Work to complete: Produce a word-for-word restatement of the lines from the line with "South Africa, site D03, 3-frame burst." to the end of the listing below, inclusive.

----------

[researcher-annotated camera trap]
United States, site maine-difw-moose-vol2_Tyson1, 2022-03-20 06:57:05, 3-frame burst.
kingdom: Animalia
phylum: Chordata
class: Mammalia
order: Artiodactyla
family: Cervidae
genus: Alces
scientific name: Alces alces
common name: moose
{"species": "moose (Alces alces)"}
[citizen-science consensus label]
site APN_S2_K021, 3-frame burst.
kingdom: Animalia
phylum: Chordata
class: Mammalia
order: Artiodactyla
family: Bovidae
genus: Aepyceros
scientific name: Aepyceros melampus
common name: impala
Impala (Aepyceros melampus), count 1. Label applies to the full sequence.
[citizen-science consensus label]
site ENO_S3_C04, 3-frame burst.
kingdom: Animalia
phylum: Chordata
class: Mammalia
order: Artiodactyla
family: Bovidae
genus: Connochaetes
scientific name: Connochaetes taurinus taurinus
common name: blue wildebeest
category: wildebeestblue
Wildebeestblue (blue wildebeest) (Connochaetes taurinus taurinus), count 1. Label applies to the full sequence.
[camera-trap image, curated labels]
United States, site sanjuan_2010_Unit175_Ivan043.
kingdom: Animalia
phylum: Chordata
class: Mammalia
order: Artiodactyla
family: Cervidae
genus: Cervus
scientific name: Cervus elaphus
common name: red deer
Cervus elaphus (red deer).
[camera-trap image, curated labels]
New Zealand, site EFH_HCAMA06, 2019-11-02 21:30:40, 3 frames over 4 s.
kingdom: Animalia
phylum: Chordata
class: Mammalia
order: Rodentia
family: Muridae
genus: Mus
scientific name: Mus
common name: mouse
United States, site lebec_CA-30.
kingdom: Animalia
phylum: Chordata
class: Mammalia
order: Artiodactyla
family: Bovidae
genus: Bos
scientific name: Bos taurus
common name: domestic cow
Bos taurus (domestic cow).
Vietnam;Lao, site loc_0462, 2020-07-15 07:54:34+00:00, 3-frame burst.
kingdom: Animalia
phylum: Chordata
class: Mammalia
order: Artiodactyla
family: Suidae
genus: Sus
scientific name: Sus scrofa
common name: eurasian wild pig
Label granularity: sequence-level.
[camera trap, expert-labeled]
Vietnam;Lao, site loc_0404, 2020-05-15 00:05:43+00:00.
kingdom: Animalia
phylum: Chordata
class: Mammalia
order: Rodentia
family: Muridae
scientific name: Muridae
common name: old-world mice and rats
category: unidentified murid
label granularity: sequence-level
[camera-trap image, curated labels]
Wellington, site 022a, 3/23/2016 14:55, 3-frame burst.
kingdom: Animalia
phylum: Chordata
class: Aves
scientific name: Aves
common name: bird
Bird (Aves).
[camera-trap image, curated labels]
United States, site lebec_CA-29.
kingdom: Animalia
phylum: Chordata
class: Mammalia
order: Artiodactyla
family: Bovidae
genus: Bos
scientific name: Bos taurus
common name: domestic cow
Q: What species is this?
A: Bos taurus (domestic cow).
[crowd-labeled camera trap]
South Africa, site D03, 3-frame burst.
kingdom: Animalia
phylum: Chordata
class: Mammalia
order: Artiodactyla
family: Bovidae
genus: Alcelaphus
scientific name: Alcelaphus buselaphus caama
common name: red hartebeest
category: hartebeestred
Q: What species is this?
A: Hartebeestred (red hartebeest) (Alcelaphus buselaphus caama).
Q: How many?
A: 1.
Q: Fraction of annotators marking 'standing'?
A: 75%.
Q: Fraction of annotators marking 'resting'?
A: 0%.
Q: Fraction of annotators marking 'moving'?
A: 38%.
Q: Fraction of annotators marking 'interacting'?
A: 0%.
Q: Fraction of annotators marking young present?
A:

----------

Solved exercise:
South Africa, site D03, 3-frame burst.
kingdom: Animalia
phylum: Chordata
class: Mammalia
order: Artiodactyla
family: Bovidae
genus: Alcelaphus
scientific name: Alcelaphus buselaphus caama
common name: red hartebeest
category: hartebeestred
Q: What species is this?
A: Hartebeestred (red hartebeest) (Alcelaphus buselaphus caama).
Q: How many?
A: 1.
Q: Fraction of annotators marking 'standing'?
A: 75%.
Q: Fraction of annotators marking 'resting'?
A: 0%.
Q: Fraction of annotators marking 'moving'?
A: 38%.
Q: Fraction of annotators marking 'interacting'?
A: 0%.
Q: Fraction of annotators marking young present?
A:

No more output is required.